Milstein Program alum named to Forbes 30 under 30 list

Kush Jain ’22 has been named to the Forbes 30 under 30 list for work by his company, ORama AI, which has developed a high-tech glove to help people learn to read Braille.

Since its founding in early 2022, the company has raised more than a half million dollars in funding. The glove uses light and sensor technology to “read” the dots beneath a person’s fingers and speak the words out loud.

“More than 90 percent of visually impaired people can’t read Braille because it requires a tutor to learn,” Jain said, adding that tutors are in short supply and expensive. “Meanwhile, there’s a lot of employment data that shows that braille literacy is the single most determining factor of whether a visually impaired person is employed.”

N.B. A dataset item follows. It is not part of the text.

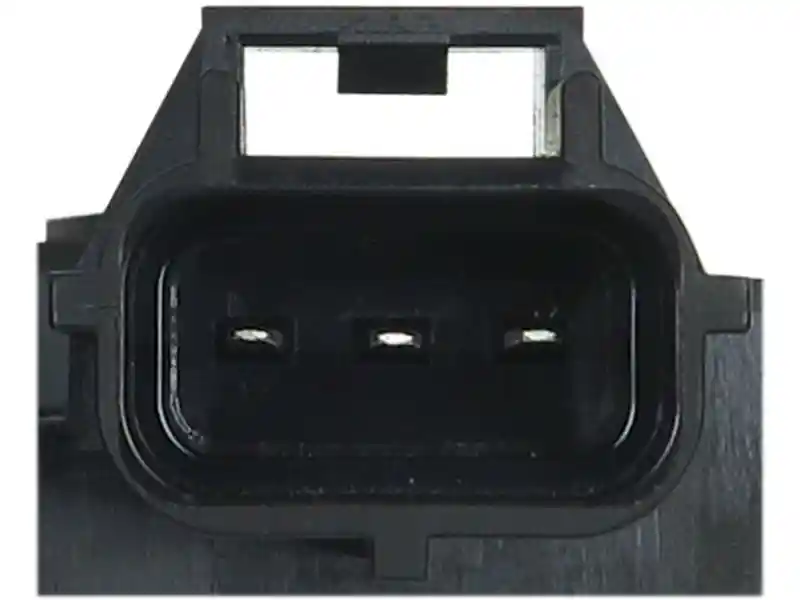 AS-PL ARE3163S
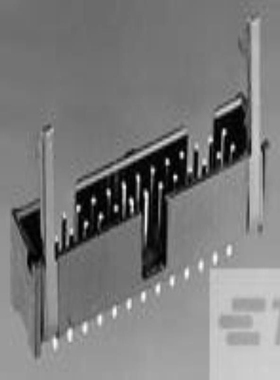 2-1761679-3 2-1761607-9 2-1775695-0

Jain, who is from India, was inspired to create the device after volunteering at a school for the blind in Bangalore in 2018. He created a prototype for the device as a student at Cornell and a member of the eLab student business accelerator. He also received support from faculty and staff as a student in the Milstein Program in Technology and Humanity in the College of Arts & Sciences.

“What we’re doing fits so perfect with the Milstein Program because it’s at the intersection of humanities and technology,” he said, adding that the program paid for the parts for his initial prototype and he’s since received guidance from the Milstein Foundation. “We’re building a product for people who are otherwise neglected by technology and being in the Milstein environment made me feel like what I was doing was the right thing to be working on.”

Jain also received a Consumer Electronics Show (CES) innovation award in 2023, and was able to introduce the product during that year’s show. 

The company has a working prototype and is intending to start production on several hundred gloves it plans to beta test this year to see if people are able to independently set up the glove and use it, one of the company’s goals. They hope to start large-scale production by 2025, Jain said.

“We have many pre-orders already even though we haven’t done any active marketing,” he said. “Right after we presented at CES, we got a request from a customer that included a photo of their 4-year-old daughter who is visually impaired cheering. ‘We’re cheering you on,’ the caption said. That really touched my heart.”

Jain also founded another tech solutions company, Lumio Partners.

“A lot of people think when they’re working on a startup that they have to focus on only that one company, and I think that mentally discourages people from working on impact-based ideas,” Jain said. “I’m working on ORama because I’m excited about the impact it can create, but I’m also spending a lot of time on Lumio Partners. You can do both.”